This dataset was first published in January 2020, with captures ranging from 2018 to 2019. This IoT network traffic was captured in the Stratosphere Laboratory, AIC group, FEL, CTU University, Czech Republic. Its goal is to offer a large dataset of real and labeled IoT malware infections and IoT benign traffic for researchers to develop machine learning algorithms

How it was created

IoT-23 is a new dataset of network traffic from the Internet of Things (IoT) devices. To simulate the real IoT network, they set up a network with 3 different commercial off-the-shelf IoT devices: a Philips HUE smart LED lamp, an Amazon Echo home intelligent personal assistant and a Somfy smart door lock. The dataset is designed with 23 different scenarios, 20 of which present the execution of malware, only 3 scenario capture network information of these in-test IoT devices in normal operation.

What is in the dataset?

The data set contains a total of 325,307,990 captured traffic flow, of which 294,449,255 are malicious. This dataset is provided in 2 types of files: .pcap files, which are the original packet capture files, and conn.log.labeled files, which are generated by Zeek network analyzer. This dataset considers IoT-related attacks which consider several families of IoT botnet malware in the dataset such as Mirai, Oriku, Muhstik, Gagfyt, etc. In the attack simulation, the infected devices with this malware botnet will be controlled through C2C server to conduct malicious activities such as DDoS on another victim machine, FileDownload, Port Scan. The dataset is provided in an explicit folder where each folder will contain data captured from different scenarios. This dataset is well labelled since the dataset are labelled based on either the footprint of a type of malware when installed on a device or the activities of the botnet devices (C2C connection, Ddos, Port Scan, FileDownload, etc).

What type of security problems does it focus on?

This dataset focuses on IoT-related attacks and provided several attack techniques such as DDoS, malware, Botnet, etc.

Who has been using it?

AK Sahu et al. [18] used IoT-23 dataset to evaluate their Hybrid Deep Learning model using a Convolution Neural Network (CNN) to extract the accurate feature representation of data and further classify those by Long Short-Term Memory (LSTM) Model. The model produces an accuracy of 96 percent when evaluate on this. [19] use IoT-23 dataset to evaluate an ensemble method that leverages deep models such as the Deep Neural Network (DNN) and Long Short-Term Memory (LSTM) and a meta-classifier (i.e., logistic regression) following the principle of stacked generalization. Their technique achieved 99.7 per cent of accuracy.
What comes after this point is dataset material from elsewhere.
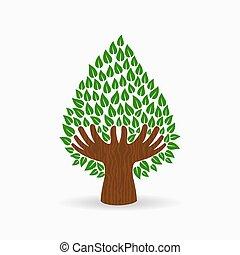 γενική ιδέα , δέντρο , εικόνα , χέρι , πράσινο , ανθρώπινος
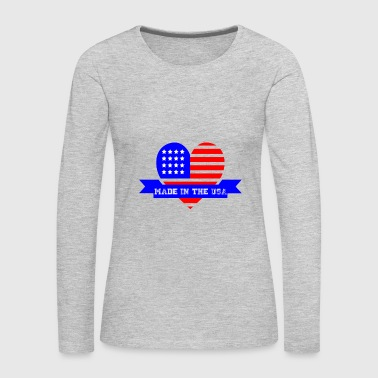 Made in the USA - Women's Premium Long Sleeve T-Shirt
Can it be used to train neural networks - such as GCN?

Providing 2 types of data format (raw and featured), this dataset makes room for future research on the development of a learning model for detecting malicious activities in an IoT environment.

ToN-IoT

When it was created

Released in 2020, The TON-IoT datasets are new generations of Industry 4.0/Internet of Things (IoT) and Industrial IoT (IIoT) datasets for evaluating the fidelity and efficiency of different cybersecurity applications based on Artificial Intelligence (AI)

How it was created

The datasets were simulated based on a realistic testbed that includes the properties of SDN, NVF and SO which can simulated three layers that comprise modern IoT networks – edge, fog, and cloud. The datasets were gathered in parallel processing to collect labeled data of normal and cyber-attack events from the proposed testbed above. The test-bed architecture of this dataset included five components: Orchestrated server, Middleware server, Client Systems, Offensive systems, and Data management systems.

What is in the dataset?

Data are collected from a realistic representation of a medium-scale network designed at the Cyber Range and IoT Labs at the UNSW Canberra. The ToN-IoT datasets include heterogeneous data sources gathered from the Telemetry data of IoT/IIoT services, as well as the Operating Systems logs and Network traffic of IoT network. The datasets were gathered in parallel processing to collect both normal and malicious events from several sources including network traffic (.pcap, Zeek logs), Windows audit traces (Window .blg), Linux audit traces, and telemetry data of IoT services. The raw data of this dataset is collected from 4 sources which came from different entities of the simulation network: IoT/IIoT, Network, Linux, and Windows. Datasets are provided in 5 different directories:

Raw datasets: contain 4 datasets from different sources
Processed datasets: Contain four datasets that have been filtered and pre-processed to generate

standard features and their label

Train Test datasets: Contain samples of the four datasets in a CSV format that were selected

to split into hands-on training and testing set. This directory is useful for DL/ML-focused research.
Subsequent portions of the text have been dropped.